There is use of a doll onstage to physicalise the baby that the mother is aching for, though there are instances where more filmic elements shift in order to interpret the presence of young life. This can be seen particularly at the climax of the production, in Death’s Garden of Souls. Unusually for audiences, The Mother presents an opportunity to witness Osipova’s balletic magic close-up. The environment is extremely intimate, which in itself adds to the intensity of the emotions that erupt during scenes. “It’s very dreamlike and definitely claustrophobic,” Goddard nods, “the stage is shuttered so it’s almost like a wide-screen film.”

In its playfulness with form, The Mother calls to mind Crystal Pite’s Betroffenheit, a work inspired by its principal performer Jonathon Young. Its many textures manage to articulate Young’s personal tragedy of losing a child, accounting for this unspeakable experience using an innovative movement language. Where Betroffenheit implements text, The Mother sees moments of indirect communication; such as a murmuring at the end of a telephone, or words heard through the radio. “Natalia vocalises in terms of screaming [too], so it’s not completely mute,” Goddard adds, pushing his glasses towards the bridge of his nose.

That the piece lacks a male protagonist is also of importance to Goddard. Though there are two performers, this is a story of an inherently female experience. Here, Death has no gender.
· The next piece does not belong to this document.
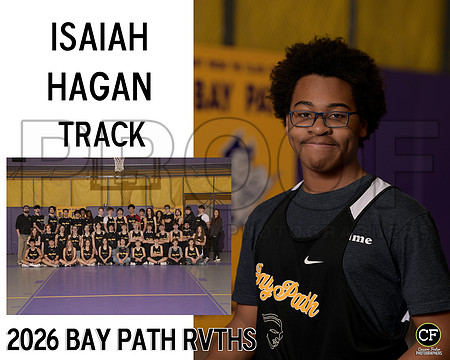 BP Winter Teams 26 Track Hagan Isaiah_ Team8x10 _ Sportsmate3(1)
This means that their journey doesn’t give focus to any kind of romantic connection, though Natalia’s character may flirt with the darkness inside of herself. Goddard’s next project: While You Are Here, plays with a rather more herculean scope. He will be choreographing alongside playwright Eve Leigh and theatre director Lily McLeish, the trio overseeing four performers as they travel from the beginning of time, to the end of days. Even after our goodbye (now a brusque shake of the hand), I am acutely aware of the feeling of wonderment that insists on accompanying me from our meeting and back onto the busy streets of Soho.